Idées
Une existence juive, clairement marquée par l’Histoire, inaugure ces réflexions. Il y a au début de ce livre une scène glaçante. Début 1940, donc avant la conférence de Wannsee, le père de George Steiner rencontre à New York un Allemand qu’il connaît et qui lui dit : « Tu vas m’écouter, nous allons traverser la France comme un couteau dans du beurre chaud. Sors ta famille de là à tout prix. » La suite, c’est une rapide émigration à New York et, au sortir de la guerre, une installation à Cambridge, où notre héros va vivre avec l’élite littéraire et scientifique de l’Europe.
Hitler avait voulu insulter, humilier en parlant de « Luftmensch » pour définir les juifs : l’homme du vent qui ne peut se poser nulle part. Une identité que George Steiner revendique contre les racines, contre la possession de son petit lopin de terre et pour l’adoption immédiate de tout ce qui diffère. Sa fille Déborah a adopté deux petites filles venant d’un orphelinat d’Hyderabad, en Inde. Un sujet sur lequel il se met littéralement en colère. Il considère que dire « je ne peux aimer que ceux qui sont comme moi, c’est une saleté de l’âme. »
L’existence juive, où peut-elle aujourd’hui s’établir ? La réponse en décevra plus d’un : sûrement pas en Israël. Bien sûr, pour survivre (ça, c’est pour les antisionistes de salon), Israël doit tuer et torturer, mais, dit Steiner, en devenant un peuple comme les autres « ils (les Israéliens) m’ont enlevé ce titre de noblesse que je leur donnais. »
Langues maternelles
De là, on passe facilement à un autre thème, l’importance des langues et la crispation des peuples européens sur une langue maternelle (le monoglottisme). Beaucoup de peuples ont plusieurs langues maternelles, souligne George Steiner, qui évoque sa propre mère, laquelle commençait une phrase en allemand autrichien et la terminait en français. On ne s’y attend pas, cet entremêlement des langues le mène tout à coup vers une gentille divagation érotique…

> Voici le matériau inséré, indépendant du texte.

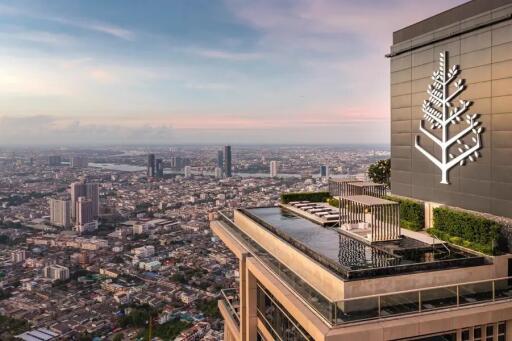 High-rise building with rooftop pool overlooking city skyline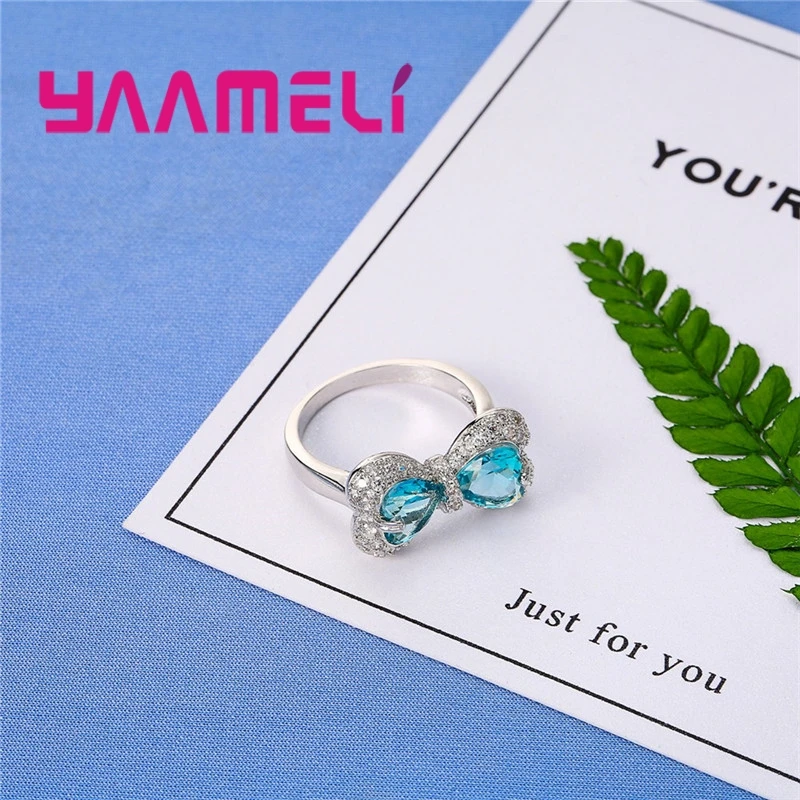 Женское серебряное кольцо с голубым бантом | Украшения и аксессуары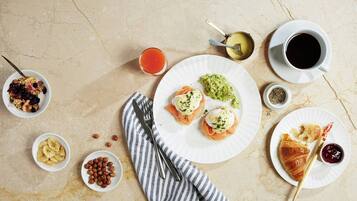 Una mesa de mármol con diversos alimentos y bebidas para el desayuno.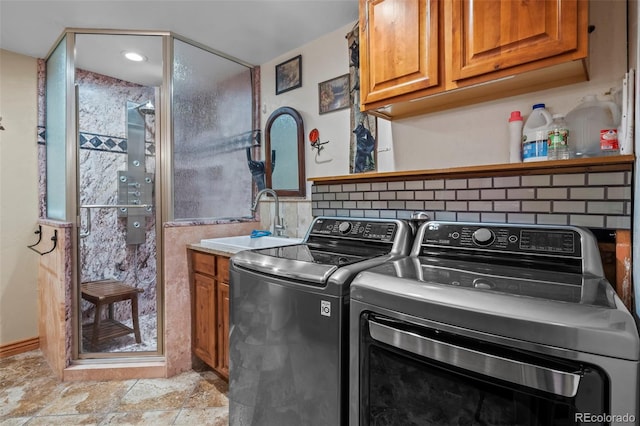 laundry room featuring cabinet space, washing machine and dryer, stone finish flooring, and a sink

Plus sérieusement, notre penseur explique pourquoi il a refusé de rencontrer Heidegger, en quoi il a pour Simone Weil une vraie détestation (que nous partageons) et peu de considération pour Hannah Arendt. Des jugements terriblement abrupts mais fondés.
Lorsque Laure Adler le questionne sur « le dernier rendez-vous », George Steiner note « qu’il est aussi trouillard que n’importe qui » mais que son dernier regret « sera de ne pas voir son journal du soir ».
« Un long samedi », George Steiner avec Laure Adler, entretiens, Flammarion/France Culture, 170 p., 18 euros.